▶ _What you should do_
From the line containing "I have these" down to the last line of the records below, copy every line exactly. Leave out everything before it.

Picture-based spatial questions
= = = = = = =
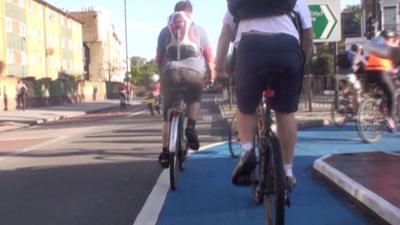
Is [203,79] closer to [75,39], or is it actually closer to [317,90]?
[317,90]

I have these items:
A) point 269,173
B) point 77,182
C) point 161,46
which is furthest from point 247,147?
point 77,182

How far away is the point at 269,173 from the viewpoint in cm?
428

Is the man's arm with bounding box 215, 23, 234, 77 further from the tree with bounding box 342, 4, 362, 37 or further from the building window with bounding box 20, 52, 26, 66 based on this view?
the tree with bounding box 342, 4, 362, 37

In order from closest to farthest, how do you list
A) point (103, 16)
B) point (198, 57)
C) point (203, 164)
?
point (198, 57), point (203, 164), point (103, 16)

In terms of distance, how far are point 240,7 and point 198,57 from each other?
9.45 feet

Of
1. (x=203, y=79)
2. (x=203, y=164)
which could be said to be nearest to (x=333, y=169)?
(x=203, y=79)

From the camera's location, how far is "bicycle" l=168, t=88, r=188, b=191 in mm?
6872

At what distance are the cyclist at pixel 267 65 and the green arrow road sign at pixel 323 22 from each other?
1218cm

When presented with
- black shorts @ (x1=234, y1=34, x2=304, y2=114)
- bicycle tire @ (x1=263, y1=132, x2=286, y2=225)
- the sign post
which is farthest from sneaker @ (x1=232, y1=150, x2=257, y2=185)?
the sign post

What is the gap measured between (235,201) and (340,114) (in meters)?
7.86

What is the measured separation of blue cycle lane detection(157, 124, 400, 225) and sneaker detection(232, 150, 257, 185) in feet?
2.61

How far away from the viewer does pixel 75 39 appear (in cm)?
9288

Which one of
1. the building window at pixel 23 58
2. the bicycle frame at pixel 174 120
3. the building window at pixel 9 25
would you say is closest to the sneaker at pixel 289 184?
the bicycle frame at pixel 174 120

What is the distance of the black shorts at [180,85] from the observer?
= = = = = = =
▶ _Task response_
I have these items:
A) point 269,173
B) point 77,182
C) point 161,46
which is furthest from point 247,147?
point 77,182

How far away is the point at 269,173 from the viewpoint in cm?
428

Is the man's arm with bounding box 215, 23, 234, 77 further from the tree with bounding box 342, 4, 362, 37 or further from the building window with bounding box 20, 52, 26, 66 based on this view?
the tree with bounding box 342, 4, 362, 37

In order from closest to farthest, how do you list
A) point (103, 16)
B) point (198, 57)
C) point (203, 164)
?
point (198, 57), point (203, 164), point (103, 16)

In terms of distance, how far are point 240,7 and point 198,57 from each other?
9.45 feet

Of
1. (x=203, y=79)
2. (x=203, y=164)
which could be said to be nearest to (x=333, y=169)?
(x=203, y=79)

From the camera's location, how far is "bicycle" l=168, t=88, r=188, b=191 in mm?
6872

At what distance are the cyclist at pixel 267 65 and the green arrow road sign at pixel 323 22 from each other?
1218cm

When presented with
- black shorts @ (x1=234, y1=34, x2=304, y2=114)
- bicycle tire @ (x1=263, y1=132, x2=286, y2=225)
- the sign post
which is farthest from sneaker @ (x1=232, y1=150, x2=257, y2=185)?
the sign post

What is the gap measured between (235,201) and (340,114) (in meters)?
7.86

What is the measured separation of blue cycle lane detection(157, 124, 400, 225) and sneaker detection(232, 150, 257, 185) in feet?
2.61

How far away from the viewer does pixel 75 39 appear (in cm)?
9288

Which one of
1. the building window at pixel 23 58
2. the bicycle frame at pixel 174 120
3. the building window at pixel 9 25
would you say is closest to the sneaker at pixel 289 184?
the bicycle frame at pixel 174 120

What is the distance of the black shorts at [180,85] from the observer?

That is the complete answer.